● Document extract:
※

Videos, animations and exporting to html#
A key goal for brainrender
was to facilitate the dissemination of neuroanatomical data. To do so, creating
spectacular renderings is not enough, you need to have a way to export them into a format that you can easily share.
For this reason we’ve put a lot of effort into allowing you to do just that by creating screenshots, animated videos
and interactive online visualizations with your renderings.
You can find examples about how to do all of this at the GitHub repository.
Screenshots#
The Scene
class has a screenshot
method that allows you to save a .png
, .jpg
, .svg
, .pdf
, or .eps
image showing the current view of the
rendering. By default, the screenshots are saved in the current directory, but you can use screenshots_folder
to
pass a path to the folder where you want them to be saved when you’re creating an instance of Scene.
Note
When saving a .svg
or .eps
file the output will be compressed as a .gz
and will need to be extracted
before it can be viewed.
You can take a screenshot while viewing and interacting with a rendered scene by pressing the s
key in your keyboard.
Using Scene.screenshot
however gives you the freedom to specify a name for the image file to be saved.

※

● Source data:

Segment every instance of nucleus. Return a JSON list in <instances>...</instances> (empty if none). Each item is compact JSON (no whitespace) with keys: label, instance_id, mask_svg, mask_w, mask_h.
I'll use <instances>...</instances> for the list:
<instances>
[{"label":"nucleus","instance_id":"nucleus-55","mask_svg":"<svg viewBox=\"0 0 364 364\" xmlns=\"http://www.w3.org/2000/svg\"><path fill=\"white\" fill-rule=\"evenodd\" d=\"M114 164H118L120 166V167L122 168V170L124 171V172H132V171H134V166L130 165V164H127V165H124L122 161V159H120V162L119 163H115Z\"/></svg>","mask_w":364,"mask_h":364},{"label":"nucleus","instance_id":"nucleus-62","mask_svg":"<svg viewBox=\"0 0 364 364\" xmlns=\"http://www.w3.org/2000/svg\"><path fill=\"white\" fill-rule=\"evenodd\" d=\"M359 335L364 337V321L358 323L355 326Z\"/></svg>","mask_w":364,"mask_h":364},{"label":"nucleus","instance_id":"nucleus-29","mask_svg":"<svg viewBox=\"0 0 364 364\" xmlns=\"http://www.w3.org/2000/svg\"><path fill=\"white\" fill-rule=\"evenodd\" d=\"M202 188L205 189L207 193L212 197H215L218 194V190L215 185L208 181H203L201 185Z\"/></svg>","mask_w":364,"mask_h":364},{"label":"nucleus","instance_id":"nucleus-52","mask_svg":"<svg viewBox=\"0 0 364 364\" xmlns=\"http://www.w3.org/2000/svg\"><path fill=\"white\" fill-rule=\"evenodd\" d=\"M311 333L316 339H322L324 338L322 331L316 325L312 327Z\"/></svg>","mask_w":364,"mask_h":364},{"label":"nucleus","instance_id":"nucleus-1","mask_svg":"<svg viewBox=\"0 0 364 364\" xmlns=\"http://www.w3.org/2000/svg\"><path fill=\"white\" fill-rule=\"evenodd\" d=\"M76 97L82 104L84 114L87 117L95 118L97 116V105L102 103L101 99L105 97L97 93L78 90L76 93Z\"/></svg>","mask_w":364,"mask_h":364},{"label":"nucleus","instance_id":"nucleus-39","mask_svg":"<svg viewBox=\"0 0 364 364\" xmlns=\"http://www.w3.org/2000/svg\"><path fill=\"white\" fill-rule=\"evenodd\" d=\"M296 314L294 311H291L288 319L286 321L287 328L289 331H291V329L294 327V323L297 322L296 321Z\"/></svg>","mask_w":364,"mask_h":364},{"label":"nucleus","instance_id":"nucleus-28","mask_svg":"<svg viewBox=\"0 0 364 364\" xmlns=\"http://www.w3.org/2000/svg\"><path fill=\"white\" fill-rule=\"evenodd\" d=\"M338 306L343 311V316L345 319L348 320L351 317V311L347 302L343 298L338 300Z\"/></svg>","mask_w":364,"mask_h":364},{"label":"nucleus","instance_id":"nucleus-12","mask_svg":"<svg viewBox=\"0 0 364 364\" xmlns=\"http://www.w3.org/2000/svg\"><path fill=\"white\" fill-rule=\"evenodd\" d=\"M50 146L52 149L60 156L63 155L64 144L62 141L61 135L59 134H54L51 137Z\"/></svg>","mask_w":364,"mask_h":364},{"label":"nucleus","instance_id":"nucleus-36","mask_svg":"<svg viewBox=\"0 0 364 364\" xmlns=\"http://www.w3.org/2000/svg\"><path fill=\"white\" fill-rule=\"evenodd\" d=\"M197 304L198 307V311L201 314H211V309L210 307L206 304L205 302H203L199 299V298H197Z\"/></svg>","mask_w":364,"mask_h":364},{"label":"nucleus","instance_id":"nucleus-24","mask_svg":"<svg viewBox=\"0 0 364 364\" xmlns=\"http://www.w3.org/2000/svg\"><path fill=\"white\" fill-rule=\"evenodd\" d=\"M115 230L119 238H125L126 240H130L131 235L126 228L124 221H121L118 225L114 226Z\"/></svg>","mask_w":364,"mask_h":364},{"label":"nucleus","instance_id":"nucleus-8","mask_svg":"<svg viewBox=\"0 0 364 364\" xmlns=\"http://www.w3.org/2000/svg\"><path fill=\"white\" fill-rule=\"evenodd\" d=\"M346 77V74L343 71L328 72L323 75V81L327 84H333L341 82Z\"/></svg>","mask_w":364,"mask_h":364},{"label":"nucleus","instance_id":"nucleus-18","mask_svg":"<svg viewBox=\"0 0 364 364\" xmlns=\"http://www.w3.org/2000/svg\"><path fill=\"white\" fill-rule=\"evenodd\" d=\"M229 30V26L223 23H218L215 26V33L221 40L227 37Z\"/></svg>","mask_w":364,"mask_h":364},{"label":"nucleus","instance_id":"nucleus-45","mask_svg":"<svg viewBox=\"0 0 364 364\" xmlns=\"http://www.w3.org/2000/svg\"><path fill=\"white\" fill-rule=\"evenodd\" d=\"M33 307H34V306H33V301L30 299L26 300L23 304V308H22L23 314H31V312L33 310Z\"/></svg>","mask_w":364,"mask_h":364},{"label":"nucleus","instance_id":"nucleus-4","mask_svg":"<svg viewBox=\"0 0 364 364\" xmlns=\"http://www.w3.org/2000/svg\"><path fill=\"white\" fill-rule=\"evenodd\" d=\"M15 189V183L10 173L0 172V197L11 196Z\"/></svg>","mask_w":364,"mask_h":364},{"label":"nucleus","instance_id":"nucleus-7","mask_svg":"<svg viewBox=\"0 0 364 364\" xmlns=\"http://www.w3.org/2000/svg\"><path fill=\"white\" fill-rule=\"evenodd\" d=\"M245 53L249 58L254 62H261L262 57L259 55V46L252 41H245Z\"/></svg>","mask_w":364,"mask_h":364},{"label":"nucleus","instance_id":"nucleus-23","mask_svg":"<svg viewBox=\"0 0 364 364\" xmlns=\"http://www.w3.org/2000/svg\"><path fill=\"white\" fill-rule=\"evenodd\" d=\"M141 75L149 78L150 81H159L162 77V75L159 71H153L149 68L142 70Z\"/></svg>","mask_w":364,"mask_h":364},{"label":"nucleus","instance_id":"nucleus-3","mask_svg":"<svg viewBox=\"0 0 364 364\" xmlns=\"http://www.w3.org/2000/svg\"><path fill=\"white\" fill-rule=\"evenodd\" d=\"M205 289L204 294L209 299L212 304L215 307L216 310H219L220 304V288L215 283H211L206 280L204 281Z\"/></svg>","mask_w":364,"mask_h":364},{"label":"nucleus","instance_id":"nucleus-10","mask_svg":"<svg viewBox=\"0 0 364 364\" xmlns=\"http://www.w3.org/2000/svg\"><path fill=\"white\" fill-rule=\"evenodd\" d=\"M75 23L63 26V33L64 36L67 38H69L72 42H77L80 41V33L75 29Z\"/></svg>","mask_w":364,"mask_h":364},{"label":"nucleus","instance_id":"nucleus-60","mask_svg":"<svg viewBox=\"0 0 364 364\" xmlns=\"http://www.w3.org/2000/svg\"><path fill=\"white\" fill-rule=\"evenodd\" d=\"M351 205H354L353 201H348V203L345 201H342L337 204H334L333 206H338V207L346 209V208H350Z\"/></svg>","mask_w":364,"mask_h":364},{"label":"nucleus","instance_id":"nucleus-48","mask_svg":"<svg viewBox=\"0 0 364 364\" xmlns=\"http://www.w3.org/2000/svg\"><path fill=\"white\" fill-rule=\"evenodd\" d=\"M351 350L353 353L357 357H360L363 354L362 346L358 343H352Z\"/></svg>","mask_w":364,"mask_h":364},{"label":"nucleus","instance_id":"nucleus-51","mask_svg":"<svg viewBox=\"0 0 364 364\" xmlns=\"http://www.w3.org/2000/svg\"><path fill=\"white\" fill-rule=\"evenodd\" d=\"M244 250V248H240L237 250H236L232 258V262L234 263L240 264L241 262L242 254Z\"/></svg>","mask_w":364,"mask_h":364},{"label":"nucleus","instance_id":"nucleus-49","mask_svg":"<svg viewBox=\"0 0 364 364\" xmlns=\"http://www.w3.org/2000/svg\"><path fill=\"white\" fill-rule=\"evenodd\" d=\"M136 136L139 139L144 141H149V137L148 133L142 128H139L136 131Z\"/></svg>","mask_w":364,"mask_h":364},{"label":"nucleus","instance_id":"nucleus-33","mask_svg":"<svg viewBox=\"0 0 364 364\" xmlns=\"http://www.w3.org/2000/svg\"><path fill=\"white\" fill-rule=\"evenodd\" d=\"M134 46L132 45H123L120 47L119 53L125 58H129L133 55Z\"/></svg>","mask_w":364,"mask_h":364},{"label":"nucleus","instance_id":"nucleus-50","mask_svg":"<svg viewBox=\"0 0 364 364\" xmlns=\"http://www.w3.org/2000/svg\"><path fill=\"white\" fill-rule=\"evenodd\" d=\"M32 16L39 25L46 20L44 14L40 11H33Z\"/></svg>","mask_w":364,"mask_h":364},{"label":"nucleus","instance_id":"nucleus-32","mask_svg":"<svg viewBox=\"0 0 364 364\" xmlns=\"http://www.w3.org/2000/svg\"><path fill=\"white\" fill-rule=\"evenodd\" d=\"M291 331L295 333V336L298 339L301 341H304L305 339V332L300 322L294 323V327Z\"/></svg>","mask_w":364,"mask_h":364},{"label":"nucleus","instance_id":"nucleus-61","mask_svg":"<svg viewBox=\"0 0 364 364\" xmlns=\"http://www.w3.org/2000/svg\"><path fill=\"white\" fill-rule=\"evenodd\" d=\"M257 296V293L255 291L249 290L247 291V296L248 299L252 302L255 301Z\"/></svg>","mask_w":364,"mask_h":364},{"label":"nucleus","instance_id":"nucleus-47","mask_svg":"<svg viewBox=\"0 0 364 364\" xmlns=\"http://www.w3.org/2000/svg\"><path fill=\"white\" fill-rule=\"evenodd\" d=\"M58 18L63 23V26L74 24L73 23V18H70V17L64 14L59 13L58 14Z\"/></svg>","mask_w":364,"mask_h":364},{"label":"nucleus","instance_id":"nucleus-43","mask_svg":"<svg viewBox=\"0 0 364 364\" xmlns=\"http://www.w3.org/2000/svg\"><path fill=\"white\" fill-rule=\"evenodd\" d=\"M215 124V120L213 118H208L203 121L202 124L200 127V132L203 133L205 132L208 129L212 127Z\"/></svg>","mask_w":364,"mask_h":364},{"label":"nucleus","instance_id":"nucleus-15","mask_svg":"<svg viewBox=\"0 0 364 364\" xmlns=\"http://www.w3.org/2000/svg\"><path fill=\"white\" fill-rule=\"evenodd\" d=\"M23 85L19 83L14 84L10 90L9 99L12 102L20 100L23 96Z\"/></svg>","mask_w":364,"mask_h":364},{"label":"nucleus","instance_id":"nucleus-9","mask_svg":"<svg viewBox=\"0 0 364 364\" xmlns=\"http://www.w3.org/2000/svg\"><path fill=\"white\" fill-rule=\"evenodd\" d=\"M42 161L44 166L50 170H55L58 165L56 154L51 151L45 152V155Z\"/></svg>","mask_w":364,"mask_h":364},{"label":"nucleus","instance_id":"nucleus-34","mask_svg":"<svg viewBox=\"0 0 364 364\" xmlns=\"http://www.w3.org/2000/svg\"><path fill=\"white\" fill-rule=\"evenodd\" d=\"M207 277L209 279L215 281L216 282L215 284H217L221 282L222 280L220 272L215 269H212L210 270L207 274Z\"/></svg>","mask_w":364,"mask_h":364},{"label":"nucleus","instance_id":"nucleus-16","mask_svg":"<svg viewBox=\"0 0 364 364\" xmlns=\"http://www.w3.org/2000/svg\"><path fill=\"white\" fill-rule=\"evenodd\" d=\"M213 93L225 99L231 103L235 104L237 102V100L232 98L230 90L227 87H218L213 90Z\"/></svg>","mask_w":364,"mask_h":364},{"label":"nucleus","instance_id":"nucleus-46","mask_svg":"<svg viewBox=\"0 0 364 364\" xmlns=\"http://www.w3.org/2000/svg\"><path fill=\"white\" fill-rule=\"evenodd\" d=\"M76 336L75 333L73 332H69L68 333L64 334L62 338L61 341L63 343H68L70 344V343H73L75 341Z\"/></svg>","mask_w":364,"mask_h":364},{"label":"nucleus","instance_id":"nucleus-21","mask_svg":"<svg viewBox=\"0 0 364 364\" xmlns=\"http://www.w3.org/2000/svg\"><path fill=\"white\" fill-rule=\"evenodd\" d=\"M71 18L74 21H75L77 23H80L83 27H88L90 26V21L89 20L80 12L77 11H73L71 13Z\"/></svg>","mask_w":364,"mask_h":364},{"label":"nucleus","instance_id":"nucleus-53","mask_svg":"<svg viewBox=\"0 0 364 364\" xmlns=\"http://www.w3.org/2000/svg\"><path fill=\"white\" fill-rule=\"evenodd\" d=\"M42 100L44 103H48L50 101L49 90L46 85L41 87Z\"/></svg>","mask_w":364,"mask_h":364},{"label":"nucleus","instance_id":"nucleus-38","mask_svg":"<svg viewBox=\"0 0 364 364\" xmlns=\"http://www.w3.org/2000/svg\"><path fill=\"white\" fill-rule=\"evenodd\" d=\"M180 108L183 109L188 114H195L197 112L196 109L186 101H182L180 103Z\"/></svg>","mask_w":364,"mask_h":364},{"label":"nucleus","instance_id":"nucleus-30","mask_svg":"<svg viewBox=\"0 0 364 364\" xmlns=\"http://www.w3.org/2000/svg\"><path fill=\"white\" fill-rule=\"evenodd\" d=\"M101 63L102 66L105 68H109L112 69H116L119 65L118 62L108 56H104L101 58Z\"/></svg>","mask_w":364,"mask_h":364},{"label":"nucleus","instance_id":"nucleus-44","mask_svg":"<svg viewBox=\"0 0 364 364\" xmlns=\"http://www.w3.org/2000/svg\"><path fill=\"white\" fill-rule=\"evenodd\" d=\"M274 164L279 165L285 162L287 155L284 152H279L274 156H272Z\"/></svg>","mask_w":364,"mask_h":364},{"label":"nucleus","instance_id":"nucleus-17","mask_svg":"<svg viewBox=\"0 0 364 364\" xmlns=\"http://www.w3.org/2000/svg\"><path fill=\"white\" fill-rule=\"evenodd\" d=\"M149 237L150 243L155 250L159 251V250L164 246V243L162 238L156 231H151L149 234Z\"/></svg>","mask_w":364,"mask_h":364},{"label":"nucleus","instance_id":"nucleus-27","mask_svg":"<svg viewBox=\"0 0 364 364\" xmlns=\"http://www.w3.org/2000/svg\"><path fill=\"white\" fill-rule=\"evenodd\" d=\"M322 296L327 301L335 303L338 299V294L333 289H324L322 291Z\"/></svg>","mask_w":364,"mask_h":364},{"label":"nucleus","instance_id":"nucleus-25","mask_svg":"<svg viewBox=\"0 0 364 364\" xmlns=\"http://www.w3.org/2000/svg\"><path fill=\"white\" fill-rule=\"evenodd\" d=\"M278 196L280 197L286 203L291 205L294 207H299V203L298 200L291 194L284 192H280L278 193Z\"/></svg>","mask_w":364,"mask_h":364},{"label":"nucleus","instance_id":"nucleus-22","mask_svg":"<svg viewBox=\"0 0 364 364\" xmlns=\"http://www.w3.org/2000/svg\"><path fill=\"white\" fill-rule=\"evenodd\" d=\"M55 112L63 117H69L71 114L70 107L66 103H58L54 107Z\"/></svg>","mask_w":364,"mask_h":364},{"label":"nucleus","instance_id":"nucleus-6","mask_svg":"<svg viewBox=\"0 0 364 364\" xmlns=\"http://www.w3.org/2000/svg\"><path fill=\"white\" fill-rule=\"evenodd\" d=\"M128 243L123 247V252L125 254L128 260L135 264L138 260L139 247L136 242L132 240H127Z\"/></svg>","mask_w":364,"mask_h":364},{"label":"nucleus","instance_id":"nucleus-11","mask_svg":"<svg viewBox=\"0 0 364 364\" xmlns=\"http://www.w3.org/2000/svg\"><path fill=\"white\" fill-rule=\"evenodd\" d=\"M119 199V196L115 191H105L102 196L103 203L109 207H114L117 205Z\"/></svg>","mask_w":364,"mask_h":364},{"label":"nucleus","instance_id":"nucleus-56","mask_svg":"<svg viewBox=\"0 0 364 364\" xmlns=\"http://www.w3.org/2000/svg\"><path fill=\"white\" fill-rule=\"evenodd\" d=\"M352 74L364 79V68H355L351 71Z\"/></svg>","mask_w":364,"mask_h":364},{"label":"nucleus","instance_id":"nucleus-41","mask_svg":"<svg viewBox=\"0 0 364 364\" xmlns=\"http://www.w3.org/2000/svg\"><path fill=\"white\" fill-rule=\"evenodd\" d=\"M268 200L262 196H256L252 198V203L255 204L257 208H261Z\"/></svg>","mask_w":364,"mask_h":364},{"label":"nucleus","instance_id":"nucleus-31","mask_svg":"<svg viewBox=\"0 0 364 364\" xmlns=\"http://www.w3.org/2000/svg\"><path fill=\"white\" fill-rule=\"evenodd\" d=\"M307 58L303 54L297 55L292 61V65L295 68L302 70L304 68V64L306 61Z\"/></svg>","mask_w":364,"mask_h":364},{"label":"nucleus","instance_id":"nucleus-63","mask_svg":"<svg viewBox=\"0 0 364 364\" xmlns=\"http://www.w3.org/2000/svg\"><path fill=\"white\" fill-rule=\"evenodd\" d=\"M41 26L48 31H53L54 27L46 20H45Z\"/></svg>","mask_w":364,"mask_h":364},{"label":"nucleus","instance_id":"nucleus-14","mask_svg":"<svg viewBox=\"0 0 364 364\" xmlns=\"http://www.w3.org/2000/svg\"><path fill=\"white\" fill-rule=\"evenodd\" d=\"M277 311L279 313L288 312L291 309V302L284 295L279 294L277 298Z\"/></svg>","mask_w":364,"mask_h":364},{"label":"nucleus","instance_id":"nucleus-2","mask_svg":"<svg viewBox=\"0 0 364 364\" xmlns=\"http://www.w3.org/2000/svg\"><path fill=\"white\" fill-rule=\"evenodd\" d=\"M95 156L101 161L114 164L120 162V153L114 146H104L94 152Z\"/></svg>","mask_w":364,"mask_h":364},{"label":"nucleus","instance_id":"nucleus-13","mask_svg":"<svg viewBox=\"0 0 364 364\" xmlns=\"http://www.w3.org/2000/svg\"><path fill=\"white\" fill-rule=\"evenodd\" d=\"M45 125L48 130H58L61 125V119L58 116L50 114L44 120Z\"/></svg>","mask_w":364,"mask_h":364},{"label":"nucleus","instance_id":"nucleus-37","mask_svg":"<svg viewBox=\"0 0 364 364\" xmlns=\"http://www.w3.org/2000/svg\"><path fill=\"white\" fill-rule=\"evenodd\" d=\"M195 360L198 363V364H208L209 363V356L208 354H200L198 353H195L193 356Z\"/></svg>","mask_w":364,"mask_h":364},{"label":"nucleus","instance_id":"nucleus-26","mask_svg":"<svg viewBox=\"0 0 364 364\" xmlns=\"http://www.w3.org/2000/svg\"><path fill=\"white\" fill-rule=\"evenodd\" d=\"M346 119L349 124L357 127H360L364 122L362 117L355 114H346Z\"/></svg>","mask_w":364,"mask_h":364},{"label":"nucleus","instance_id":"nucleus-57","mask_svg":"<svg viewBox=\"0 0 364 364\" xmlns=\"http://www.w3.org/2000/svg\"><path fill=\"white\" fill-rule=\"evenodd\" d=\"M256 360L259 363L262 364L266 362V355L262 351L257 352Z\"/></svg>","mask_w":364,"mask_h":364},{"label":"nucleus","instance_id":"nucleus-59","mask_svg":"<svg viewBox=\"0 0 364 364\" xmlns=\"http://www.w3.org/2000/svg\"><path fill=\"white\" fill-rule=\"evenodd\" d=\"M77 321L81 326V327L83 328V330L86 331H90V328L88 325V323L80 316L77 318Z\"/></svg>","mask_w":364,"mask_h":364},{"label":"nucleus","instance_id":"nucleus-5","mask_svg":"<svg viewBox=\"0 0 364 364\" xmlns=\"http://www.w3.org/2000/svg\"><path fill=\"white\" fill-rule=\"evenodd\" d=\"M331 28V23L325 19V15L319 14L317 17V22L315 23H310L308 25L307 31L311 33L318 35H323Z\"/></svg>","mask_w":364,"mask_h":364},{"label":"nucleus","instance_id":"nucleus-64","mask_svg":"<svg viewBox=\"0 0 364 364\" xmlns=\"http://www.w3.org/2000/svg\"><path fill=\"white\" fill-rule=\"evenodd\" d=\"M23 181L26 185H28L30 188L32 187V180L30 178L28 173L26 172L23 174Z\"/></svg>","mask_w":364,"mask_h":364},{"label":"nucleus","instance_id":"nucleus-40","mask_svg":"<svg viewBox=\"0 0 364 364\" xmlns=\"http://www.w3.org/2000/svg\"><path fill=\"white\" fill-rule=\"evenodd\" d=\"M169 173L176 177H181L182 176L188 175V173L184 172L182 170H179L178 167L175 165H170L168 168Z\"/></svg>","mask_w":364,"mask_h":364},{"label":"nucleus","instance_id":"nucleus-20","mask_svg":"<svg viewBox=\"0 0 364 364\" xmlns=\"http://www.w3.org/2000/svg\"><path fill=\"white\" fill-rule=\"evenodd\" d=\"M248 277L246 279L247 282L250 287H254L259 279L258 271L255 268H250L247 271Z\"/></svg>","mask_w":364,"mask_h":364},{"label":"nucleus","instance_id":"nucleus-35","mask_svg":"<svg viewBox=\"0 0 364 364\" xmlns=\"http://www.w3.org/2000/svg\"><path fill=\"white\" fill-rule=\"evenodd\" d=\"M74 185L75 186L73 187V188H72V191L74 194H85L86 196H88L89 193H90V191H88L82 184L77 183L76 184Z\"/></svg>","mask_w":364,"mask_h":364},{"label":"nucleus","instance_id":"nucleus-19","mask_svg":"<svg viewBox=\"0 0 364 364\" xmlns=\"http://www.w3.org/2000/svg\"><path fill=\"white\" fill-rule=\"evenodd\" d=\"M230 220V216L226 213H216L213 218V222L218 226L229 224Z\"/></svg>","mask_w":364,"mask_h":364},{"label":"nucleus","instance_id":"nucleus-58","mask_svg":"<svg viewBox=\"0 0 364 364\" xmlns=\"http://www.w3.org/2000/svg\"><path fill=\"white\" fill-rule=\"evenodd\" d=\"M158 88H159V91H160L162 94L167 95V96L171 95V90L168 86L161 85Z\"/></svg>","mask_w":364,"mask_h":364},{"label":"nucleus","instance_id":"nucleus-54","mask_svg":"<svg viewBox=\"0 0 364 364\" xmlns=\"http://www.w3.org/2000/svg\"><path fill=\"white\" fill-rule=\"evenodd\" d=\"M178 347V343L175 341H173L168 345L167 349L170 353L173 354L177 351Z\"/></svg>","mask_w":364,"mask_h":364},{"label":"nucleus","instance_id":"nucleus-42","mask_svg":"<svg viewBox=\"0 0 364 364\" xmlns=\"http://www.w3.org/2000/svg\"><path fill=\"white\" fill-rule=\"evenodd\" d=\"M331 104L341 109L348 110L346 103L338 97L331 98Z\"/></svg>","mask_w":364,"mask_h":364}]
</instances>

※

● Activity list:
A) In the brainrender export documentation, where are screenshots saved by default?
B) List every image file format that the brainrender export documentation says the screenshot method can save.
C) Translate this sentence from the brainrender export documentation into Spanish: "You can find examples about how to do all of this at the GitHub repository."

● Responses to the exercise:
A) In the current directory.

B) .png, .jpg, .svg, .pdf, .eps

C) Puedes encontrar ejemplos de cómo hacer todo esto en el repositorio de GitHub.